──────── Passage provided

Thomas Ward's website
Thoughts on AI, surgery, programming, and more.


Simulating Correlated Data

Posted on

Table of Contents

Summary

This article shows how to simulate correlated random variables, for any probability distributions, using the R programming language. No additional R packages beyond the functions found in base R will be needed.

In the example below I will generate three variables that are correlated with each other. Two are Poisson distributed count variables, while the other is a normally distributed continuous variable.

We will use the Gaussian copula to specify correlation between variables from different distributions in 3 steps:

  1. Generate a Normal(0, 1) distribution for each variable you wish to simulate, ensuring the desired correlation by sampling from a multivariate normal distribution.
  2. Perform the probability integral transform by applying the cumulative distribution function to each simulated variable that matches its probability distribution (in this case, Normal(0, 1)). This yields a uniform distribution from 0 to 1 for each variable. Each of these uniform distributions are still correlated with each other.
  3. Do inverse transform sampling to obtain variables distributed in their desired probability distributions (e.g., Poisson, Normal, Cauchy, etc.) by applying the appropriate quantile function (inverse cumulative distribution function).

Introduction

Simulating data is a crucial component of statistical modeling and helps you understand your model and data better (see Section 4 of Bayesian Workflow by Gelman et al. for more in-depth coverage).

I have recently been using multilevel models with varying slopes and intercepts and needed to simulate correlated data to ensure my models were working as expected. There are scattered resources on how to do so and different software packages that will automate the process, but I wanted to cement my understanding (and play around with a little linear algebra).

For this walkthrough, given that I’m a surgical resident, let’s simulate some variables for intra-operative surgical performance. We will generate four variables, three correlated, and one not. The variables will be as follows:

  1. ak: the number of air knots (knots that are not tightened/secured all the way) a resident throws in a case. Given that it is a count variable, we will model it with the Poisson distribution.
  2. pp: the number of times a resident “passes point” (cuts/dissects farther than they should). This is a count variable, too, so it will also be modelled with the Poisson distribution.
  3. ptime: amount of time the resident spends practicing each week. This is a continuous quantity that we will model with a normal distribution.
  4. gs: the resident’s glove size. Glove sizes typically range from 5.5 to 9 in increments of 0.5, but for ease of modeling, we will make it a continuous variable, and model it with the Normal distribution. Glove size will not be correlated with the variables, as residents’ glove sizes, unless they are the wrong size, do not impact their performance.

Simulate the correlated predictors

We have three variables, ak, pp, and ptime that we need to simulate together as they will be correlated. Remember, the correlation of two variables can range from -1 to 1. We will simulate ak and pp to have a positive correlation of 0.6, ak and ptime to have a strongly negative correlation of -0.9, and pp and ptime to have a moderately negative correlation of -0.5.

────────────────
──────── Dataset excerpt

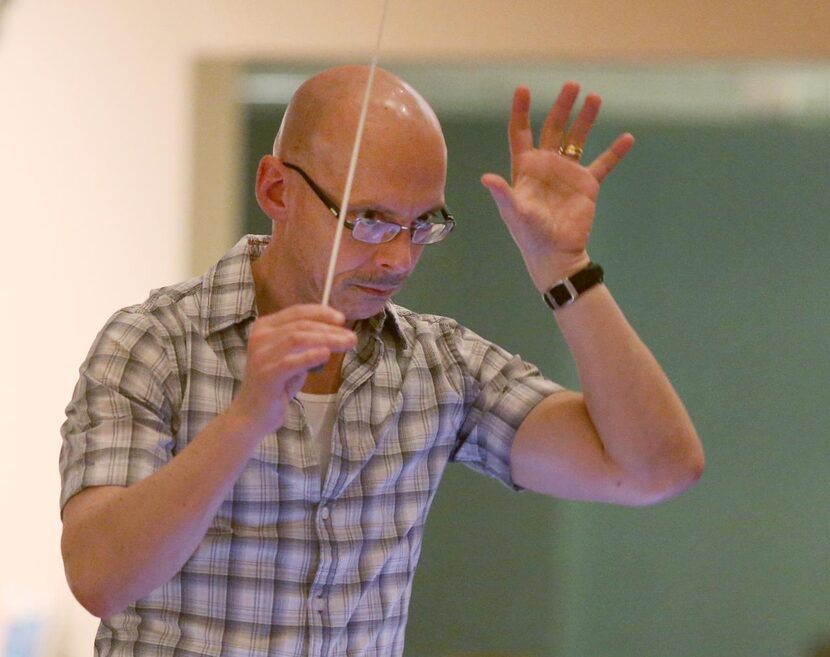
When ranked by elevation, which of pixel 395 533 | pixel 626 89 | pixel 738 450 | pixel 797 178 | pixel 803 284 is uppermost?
pixel 626 89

────────────────

The problem: List every variable the article on simulating correlated data plans to generate for the surgical walkthrough, with the distribution used to model each.

Answer section:
ak (air knots): Poisson distribution
pp (times a resident passes point): Poisson distribution
ptime (weekly practice time): normal distribution
gs (glove size): normal distribution